O resultado, aparentemente, garante a vitória da tese da exclusão, cujo impacto sobre o sistema tributário e para as finanças públicas seria imenso. A exclusão imporia ao governo pesadas perdas de receita e abriria caminho para novas demandas judiciais, envolvendo outros casos de incidência de tributos sobre tributos. Um sistema tributário ruim, oneroso e de grande complexidade para o contribuinte ficaria ainda mais complicado, se isso vier a ocorrer. O governo tem esperança de que, com o voto de Mendes, um ou mais ministros que votaram pela exclusão revejam a decisão, invertendo o placar. Daí a grande expectativa com relação à manifestação de Mendes.
A questão tramita no STF há anos. O último pedido de vista, antes do de Gilmar Mendes, foi feito pelo então ministro Nelson Jobim e paralisou o exame do tema por sete anos. Tal demora não deve se repetir agora. “É melhor resolver logo esse problema“, disse o ministro Gilmar Mendes ao jornal Valor, sem, porém, especificar prazo para a apresentação de seu voto.
O pedido de vista abriu espaço para o Ministério da Fazenda realizar um trabalho de convencimento dos ministros do STF sobre a importância da decisão. Há algum tempo, o procurador-geral da Fazenda Nacional, Luís Inácio Adams, observou que, quando trata de questões controvertidas ou de grande impacto social ou financeiro, o STF demora para decidir. As sessões são longas e muitas vezes há pedido de vista. No caso da incidência da Cofins sobre o ICMS, no entanto, em cerca de meia hora, 7 ministros já haviam votado.
Por isso, Adams acredita que o memorial que o Ministério da Fazenda encaminhou aos ministros do STF, expondo as razões do governo e mostrando o impacto da decisão, pode convencer alguns dos que votaram contra o governo a rever seu voto.
Mas tudo depende do voto de Gilmar Mendes, no qual o governo põe grande esperança.
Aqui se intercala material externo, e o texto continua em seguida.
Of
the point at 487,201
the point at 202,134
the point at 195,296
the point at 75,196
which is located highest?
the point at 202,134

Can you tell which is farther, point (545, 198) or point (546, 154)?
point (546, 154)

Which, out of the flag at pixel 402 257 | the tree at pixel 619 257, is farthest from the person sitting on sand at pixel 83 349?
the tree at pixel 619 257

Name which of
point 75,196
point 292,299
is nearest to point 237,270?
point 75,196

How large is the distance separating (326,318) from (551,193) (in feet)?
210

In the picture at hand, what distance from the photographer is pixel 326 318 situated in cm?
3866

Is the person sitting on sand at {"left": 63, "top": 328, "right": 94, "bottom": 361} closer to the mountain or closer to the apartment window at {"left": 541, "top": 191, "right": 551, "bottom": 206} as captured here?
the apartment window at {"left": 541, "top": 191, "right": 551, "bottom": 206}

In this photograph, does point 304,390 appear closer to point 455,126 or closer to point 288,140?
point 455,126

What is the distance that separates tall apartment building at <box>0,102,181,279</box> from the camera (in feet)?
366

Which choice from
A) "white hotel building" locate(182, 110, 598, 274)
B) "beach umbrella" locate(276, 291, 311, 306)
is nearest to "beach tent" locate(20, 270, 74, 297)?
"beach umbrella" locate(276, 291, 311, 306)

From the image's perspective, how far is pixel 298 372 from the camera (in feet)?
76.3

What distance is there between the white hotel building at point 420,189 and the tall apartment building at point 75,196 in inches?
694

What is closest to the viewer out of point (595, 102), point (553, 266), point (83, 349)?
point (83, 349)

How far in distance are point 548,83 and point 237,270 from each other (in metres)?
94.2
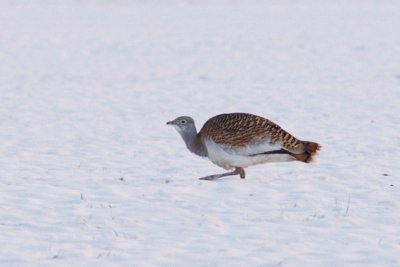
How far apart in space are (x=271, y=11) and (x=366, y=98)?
115 ft

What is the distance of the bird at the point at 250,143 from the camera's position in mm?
Result: 10039

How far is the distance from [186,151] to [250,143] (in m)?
3.92

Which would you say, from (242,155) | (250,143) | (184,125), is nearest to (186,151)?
(184,125)

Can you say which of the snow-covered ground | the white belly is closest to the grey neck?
the white belly

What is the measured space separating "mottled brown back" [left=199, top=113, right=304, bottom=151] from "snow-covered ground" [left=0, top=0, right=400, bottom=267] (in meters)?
0.56

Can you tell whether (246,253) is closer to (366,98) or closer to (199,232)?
(199,232)

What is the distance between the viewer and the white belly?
10.0 metres

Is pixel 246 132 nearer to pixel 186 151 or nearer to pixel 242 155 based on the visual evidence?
pixel 242 155

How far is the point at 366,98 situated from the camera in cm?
2058

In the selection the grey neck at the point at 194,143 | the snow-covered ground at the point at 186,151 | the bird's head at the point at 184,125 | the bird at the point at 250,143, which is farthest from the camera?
the bird's head at the point at 184,125

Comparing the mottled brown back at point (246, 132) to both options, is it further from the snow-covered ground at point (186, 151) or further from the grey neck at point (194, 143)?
the snow-covered ground at point (186, 151)

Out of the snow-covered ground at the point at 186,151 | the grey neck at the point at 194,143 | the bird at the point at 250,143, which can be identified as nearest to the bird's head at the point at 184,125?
the grey neck at the point at 194,143

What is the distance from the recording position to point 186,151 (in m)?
13.9

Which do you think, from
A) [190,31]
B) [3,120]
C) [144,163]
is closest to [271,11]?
[190,31]
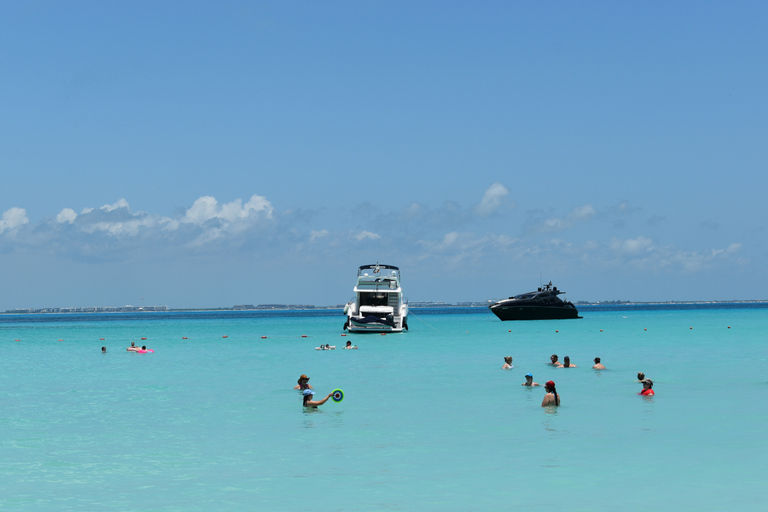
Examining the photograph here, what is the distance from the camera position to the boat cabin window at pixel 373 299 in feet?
241

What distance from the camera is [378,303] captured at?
241ft

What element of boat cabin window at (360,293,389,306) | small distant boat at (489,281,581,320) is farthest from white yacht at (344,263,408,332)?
small distant boat at (489,281,581,320)

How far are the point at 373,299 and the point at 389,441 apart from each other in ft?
180

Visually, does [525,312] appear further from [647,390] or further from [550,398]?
[550,398]

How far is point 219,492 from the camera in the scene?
13.8 m

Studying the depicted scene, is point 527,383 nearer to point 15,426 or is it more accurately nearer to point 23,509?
point 15,426

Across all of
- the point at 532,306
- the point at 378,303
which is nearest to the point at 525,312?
the point at 532,306

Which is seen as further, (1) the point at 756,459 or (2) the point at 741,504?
(1) the point at 756,459

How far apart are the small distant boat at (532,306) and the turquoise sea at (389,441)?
213 feet

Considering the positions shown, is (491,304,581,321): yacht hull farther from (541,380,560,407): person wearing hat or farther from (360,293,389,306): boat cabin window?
(541,380,560,407): person wearing hat

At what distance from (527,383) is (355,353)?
22.0 m

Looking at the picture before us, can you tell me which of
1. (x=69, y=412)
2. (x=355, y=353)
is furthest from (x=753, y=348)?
(x=69, y=412)

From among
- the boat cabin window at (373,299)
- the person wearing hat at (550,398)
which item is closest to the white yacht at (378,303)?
the boat cabin window at (373,299)

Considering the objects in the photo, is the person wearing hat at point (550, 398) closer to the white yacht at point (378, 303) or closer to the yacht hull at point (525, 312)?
the white yacht at point (378, 303)
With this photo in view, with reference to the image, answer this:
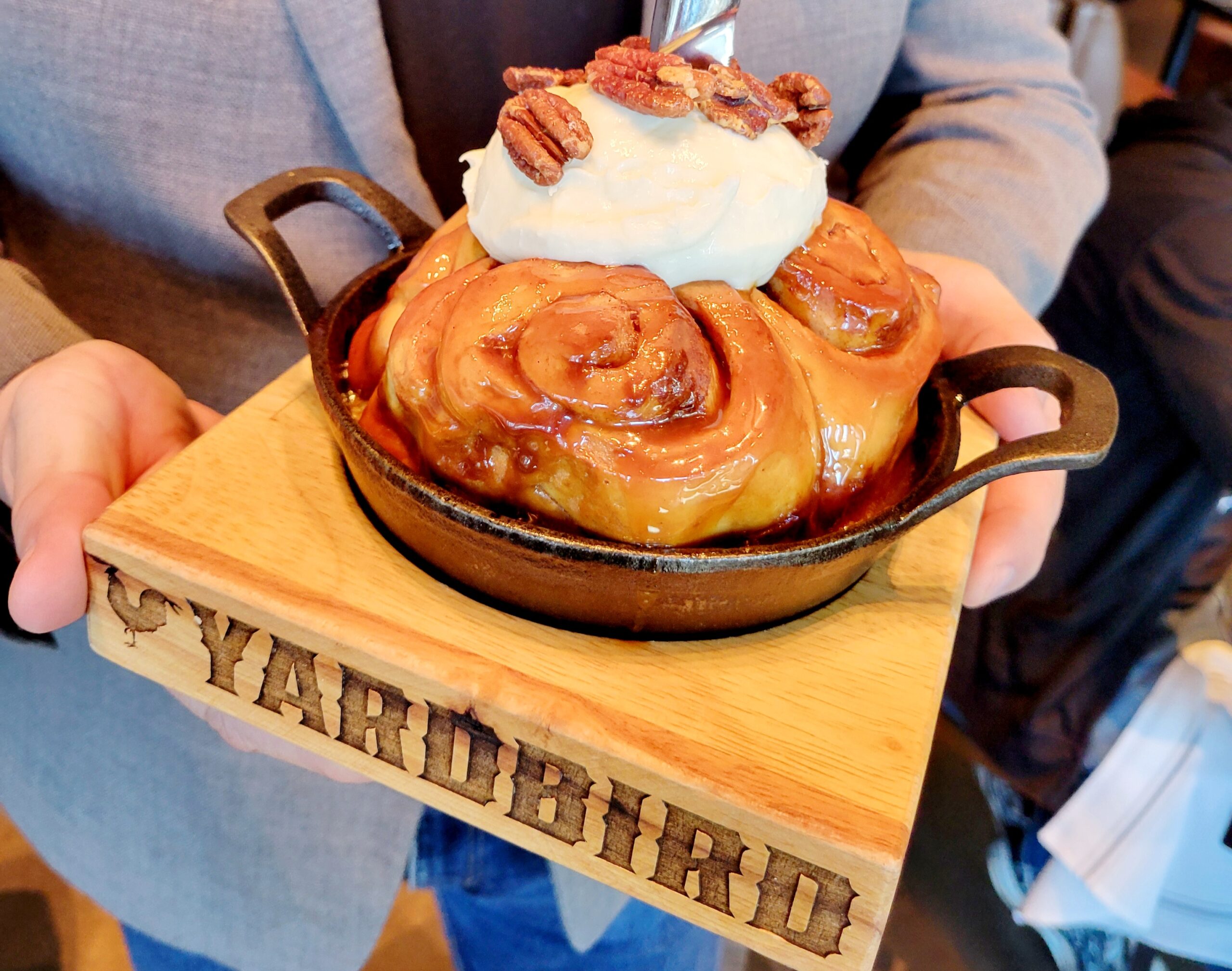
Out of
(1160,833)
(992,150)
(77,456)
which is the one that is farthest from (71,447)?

E o governo tem motivos muito fortes para isso. Diversas estimativas foram feitas para a perda que o Fisco teria com uma decisão do STF favorável aos contribuintes. Segundo algumas contas, haveria perda acumulada de R$ 60 bilhões, mais uma quebra anual de até R$ 20 bilhões em relação ao que se arrecada hoje. Outras apontam perda anual de R$ 6,8 bilhões em arrecadação, além da necessidade do Fisco de restituir aos contribuintes R$ 20 bilhões.
São valores expressivos, que imporiam pesados cortes de despesas ou, como sempre ocorre em casos como esse, o aumento brutal de outros tributos para compensar a perda de arrecadação da Cofins. Além disso, o reconhecimento, pelo STF, de que tributo não pode incidir sobre tributo afetaria seriamente o sistema de impostos. Teria um grande efeito multiplicador, pois estimularia uma onda de ações contra a forma de cobrança de outros tributos.
Já há sentença em primeira instância determinando a exclusão do ICMS da base de cálculo do Simples. Há outros casos, listados pelo jornal Valor, que também podem ser questionados, como a inclusão da Contribuição Social sobre o Lucro Líquido na base de cálculo do Imposto de Renda e do Imposto sobre Serviços no cálculo da Cofins.
Se prevalecer no STF o entendimento dos ministros que já votaram no caso da cobrança da Cofins sobre o ICMS, os contribuintes poderiam, além de questionar a incidência de tributo sobre tributo, pedir a restituição do que já pagaram em excesso.
São as conseqüências de um sistema tributário ruim que, por falta de reforma ampla, negociada e aprovada pelos meios normais, está sendo mudado pela Justiça, que dele vem retirando suas piores anomalias.